## Article
>> START

Funding a $37 billion buyout isn't what it used to be, especially since debt on recent buyouts is losing up to 10% in value, sticking lenders with hefty losses. The lenders led by Citi and including Lehman, JPMorgan, Goldman and Morgan Stanley are considering paying a $1 billion break-up fee so that everyone can quietly walk away.
The proposed KKR, TPG and Goldman PE buyout of TXU calls for $30 billion of term loans and $11 billion in an unsecured bridge loan. Sharing a $1 billion loss is better than sharing a potential $3.7 billion loss (several analysts worked a 120 hour week to compute that). The banks are clever like that, at least in hindsight after offering such huge financing packages for these PE deals.
Thomson Financial reports that there is $300 billion worth of unfunded buyout debt currently threatening numerous impending PE deals like First Data.

>> END

Scene-based reasoning records:
>> START

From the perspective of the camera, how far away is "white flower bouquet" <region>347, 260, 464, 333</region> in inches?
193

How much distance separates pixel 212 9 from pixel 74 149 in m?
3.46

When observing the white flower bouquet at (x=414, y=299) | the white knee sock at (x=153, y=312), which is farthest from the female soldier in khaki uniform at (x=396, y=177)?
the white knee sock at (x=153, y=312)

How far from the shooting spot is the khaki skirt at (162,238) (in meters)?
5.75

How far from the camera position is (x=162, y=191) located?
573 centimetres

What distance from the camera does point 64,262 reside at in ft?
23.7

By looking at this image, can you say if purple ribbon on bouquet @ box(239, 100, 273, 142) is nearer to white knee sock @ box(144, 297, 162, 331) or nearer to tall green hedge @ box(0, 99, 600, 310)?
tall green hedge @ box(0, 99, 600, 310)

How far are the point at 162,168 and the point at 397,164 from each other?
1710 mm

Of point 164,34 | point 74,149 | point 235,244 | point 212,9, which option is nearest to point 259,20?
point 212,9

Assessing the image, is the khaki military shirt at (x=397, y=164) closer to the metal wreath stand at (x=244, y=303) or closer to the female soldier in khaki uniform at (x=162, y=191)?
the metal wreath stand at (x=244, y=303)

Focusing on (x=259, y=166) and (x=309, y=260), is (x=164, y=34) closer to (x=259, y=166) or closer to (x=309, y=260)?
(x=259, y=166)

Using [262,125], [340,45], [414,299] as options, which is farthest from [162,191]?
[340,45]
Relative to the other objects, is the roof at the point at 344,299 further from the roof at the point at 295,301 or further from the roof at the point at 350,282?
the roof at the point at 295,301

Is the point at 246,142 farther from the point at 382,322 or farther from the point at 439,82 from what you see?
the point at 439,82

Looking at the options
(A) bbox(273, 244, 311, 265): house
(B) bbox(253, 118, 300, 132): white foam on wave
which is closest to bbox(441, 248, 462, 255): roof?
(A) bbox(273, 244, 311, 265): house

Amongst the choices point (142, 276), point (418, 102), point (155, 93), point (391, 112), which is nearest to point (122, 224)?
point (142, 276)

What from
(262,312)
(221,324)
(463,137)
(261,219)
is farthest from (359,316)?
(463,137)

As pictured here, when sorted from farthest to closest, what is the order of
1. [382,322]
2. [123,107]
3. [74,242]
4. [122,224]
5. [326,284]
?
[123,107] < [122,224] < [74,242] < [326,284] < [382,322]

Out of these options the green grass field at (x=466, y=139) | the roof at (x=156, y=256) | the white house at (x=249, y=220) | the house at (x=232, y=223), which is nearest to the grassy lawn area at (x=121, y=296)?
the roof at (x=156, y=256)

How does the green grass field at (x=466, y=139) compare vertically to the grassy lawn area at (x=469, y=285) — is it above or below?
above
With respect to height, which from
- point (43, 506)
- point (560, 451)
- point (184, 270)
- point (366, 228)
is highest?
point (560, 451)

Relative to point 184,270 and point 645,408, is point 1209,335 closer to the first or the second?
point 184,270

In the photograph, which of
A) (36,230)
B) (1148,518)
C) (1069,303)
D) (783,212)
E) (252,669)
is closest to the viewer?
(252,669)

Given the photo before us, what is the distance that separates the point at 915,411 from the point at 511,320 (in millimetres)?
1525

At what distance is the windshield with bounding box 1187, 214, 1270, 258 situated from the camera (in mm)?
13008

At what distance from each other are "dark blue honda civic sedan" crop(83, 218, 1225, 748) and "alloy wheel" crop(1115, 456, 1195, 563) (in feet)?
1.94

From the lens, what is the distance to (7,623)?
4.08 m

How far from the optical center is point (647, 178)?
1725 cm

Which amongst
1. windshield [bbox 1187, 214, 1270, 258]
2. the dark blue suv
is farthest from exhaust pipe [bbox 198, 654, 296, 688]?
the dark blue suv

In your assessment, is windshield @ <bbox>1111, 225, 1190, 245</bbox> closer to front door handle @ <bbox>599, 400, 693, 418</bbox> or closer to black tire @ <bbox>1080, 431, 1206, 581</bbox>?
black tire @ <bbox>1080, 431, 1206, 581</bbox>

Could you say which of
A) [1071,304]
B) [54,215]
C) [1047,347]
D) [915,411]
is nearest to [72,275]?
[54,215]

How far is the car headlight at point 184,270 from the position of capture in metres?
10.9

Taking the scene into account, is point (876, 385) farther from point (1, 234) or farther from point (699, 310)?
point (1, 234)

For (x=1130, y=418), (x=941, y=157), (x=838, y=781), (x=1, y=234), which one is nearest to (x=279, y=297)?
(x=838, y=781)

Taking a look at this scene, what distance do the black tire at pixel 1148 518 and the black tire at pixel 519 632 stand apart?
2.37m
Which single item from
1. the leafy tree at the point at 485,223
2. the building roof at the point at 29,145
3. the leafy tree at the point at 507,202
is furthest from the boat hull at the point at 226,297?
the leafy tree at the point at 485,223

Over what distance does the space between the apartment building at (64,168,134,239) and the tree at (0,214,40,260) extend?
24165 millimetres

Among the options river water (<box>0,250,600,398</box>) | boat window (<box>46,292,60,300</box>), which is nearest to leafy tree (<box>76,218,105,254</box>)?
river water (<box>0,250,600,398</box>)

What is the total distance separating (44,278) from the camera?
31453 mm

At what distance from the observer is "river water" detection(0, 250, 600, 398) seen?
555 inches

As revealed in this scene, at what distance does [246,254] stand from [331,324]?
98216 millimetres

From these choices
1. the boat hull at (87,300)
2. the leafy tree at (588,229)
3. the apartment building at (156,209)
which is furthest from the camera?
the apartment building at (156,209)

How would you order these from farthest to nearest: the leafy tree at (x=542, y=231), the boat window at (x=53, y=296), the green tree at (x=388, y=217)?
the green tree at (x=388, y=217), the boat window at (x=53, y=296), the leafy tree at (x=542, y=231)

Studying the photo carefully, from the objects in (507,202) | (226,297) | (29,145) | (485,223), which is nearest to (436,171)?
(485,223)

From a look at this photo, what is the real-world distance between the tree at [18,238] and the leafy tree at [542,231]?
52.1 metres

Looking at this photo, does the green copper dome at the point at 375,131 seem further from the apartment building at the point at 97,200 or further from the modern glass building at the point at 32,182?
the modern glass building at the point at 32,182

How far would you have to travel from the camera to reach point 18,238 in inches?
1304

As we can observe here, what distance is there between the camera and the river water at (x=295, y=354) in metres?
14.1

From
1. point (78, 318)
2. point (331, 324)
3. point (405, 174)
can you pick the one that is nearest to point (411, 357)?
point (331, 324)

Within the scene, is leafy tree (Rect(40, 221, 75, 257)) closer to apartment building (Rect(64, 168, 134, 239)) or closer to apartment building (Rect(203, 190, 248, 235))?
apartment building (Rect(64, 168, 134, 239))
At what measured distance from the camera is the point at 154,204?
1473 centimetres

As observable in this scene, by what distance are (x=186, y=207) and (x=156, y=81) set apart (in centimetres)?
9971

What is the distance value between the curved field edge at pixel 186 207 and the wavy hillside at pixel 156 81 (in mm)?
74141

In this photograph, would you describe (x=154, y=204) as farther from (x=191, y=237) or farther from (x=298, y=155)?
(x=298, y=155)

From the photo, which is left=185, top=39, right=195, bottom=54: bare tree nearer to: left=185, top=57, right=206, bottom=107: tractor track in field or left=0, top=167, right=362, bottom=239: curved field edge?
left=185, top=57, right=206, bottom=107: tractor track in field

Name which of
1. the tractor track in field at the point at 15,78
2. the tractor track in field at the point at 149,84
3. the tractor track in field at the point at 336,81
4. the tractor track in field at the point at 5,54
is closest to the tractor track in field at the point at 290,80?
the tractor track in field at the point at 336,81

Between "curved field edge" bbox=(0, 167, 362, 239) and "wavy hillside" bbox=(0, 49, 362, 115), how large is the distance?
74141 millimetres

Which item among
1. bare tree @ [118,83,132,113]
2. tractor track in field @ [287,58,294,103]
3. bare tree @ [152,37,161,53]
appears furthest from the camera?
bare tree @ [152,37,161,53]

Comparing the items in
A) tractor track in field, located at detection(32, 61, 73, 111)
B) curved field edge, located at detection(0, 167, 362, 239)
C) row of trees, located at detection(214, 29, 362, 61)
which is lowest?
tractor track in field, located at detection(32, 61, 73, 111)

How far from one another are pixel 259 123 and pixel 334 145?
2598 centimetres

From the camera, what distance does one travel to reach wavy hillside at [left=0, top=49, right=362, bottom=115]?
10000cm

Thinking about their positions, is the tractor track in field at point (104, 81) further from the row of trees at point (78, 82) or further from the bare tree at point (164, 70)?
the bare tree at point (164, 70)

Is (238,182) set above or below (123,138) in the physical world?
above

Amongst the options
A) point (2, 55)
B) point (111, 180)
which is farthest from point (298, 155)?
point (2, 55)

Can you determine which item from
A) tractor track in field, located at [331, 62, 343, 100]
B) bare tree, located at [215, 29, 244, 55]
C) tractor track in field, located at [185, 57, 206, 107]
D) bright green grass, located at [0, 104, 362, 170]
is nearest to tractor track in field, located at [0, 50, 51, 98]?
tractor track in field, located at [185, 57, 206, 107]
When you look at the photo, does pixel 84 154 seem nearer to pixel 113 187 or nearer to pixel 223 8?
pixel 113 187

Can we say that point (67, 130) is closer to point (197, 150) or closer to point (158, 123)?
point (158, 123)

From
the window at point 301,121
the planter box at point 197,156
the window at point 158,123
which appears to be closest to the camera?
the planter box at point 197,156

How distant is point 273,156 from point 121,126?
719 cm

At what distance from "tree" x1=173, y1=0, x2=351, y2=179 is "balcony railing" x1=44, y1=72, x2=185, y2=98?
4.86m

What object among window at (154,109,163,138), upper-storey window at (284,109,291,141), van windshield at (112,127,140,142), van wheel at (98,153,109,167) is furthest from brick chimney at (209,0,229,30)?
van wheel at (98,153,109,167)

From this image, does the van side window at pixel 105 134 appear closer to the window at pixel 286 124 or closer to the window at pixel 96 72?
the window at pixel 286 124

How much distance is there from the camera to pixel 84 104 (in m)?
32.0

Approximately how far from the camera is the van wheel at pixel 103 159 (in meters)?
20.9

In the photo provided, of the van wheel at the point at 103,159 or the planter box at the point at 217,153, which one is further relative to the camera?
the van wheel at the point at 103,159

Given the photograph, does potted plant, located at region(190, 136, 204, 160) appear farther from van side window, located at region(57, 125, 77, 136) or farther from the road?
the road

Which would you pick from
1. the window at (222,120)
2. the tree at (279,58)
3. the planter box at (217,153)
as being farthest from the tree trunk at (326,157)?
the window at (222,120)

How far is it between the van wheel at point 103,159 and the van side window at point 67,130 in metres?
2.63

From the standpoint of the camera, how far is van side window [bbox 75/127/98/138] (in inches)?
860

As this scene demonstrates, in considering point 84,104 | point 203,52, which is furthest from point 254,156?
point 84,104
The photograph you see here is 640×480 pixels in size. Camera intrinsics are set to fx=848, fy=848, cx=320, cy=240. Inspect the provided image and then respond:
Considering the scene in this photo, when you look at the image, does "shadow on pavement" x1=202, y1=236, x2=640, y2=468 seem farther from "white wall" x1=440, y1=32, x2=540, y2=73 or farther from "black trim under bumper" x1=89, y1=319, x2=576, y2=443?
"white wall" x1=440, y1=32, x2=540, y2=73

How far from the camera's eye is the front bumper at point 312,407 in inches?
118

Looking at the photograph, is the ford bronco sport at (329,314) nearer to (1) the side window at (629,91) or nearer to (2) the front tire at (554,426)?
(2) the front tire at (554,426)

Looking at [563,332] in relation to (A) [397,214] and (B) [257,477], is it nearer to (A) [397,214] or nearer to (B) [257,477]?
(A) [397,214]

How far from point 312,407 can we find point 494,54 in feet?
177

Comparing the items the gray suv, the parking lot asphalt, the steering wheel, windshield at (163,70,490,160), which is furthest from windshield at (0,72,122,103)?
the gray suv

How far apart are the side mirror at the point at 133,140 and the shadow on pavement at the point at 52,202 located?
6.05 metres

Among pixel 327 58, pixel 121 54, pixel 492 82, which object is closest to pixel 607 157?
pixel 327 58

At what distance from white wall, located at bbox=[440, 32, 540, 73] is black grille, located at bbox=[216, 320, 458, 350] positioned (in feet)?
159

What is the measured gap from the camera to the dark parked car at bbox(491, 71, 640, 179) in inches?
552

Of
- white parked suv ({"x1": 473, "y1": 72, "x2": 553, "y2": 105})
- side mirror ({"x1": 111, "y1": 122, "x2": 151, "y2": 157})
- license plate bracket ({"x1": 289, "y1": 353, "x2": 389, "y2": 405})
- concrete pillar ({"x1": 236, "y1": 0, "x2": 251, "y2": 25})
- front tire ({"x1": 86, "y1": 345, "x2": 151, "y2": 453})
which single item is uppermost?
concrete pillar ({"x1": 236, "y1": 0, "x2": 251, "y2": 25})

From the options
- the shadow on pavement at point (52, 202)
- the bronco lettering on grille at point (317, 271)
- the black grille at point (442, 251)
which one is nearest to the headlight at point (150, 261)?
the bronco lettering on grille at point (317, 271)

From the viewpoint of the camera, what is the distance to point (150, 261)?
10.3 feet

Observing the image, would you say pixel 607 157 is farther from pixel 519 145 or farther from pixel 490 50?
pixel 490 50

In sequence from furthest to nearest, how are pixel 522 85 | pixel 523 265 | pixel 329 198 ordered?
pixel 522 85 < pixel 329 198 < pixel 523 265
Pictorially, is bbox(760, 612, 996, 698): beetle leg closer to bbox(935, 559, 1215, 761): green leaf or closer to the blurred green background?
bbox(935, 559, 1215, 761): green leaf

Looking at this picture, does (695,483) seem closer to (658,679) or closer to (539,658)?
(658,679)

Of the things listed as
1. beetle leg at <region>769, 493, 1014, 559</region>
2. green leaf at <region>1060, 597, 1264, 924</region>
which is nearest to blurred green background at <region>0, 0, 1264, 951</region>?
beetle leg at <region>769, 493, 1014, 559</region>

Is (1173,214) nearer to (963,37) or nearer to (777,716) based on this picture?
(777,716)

>> END

Retype everything in the buyout financing article above from "The proposed KKR, TPG" down to "like First Data.", reproducing the wording without change.

The proposed KKR, TPG and Goldman PE buyout of TXU calls for $30 billion of term loans and $11 billion in an unsecured bridge loan. Sharing a $1 billion loss is better than sharing a potential $3.7 billion loss (several analysts worked a 120 hour week to compute that). The banks are clever like that, at least in hindsight after offering such huge financing packages for these PE deals.
Thomson Financial reports that there is $300 billion worth of unfunded buyout debt currently threatening numerous impending PE deals like First Data.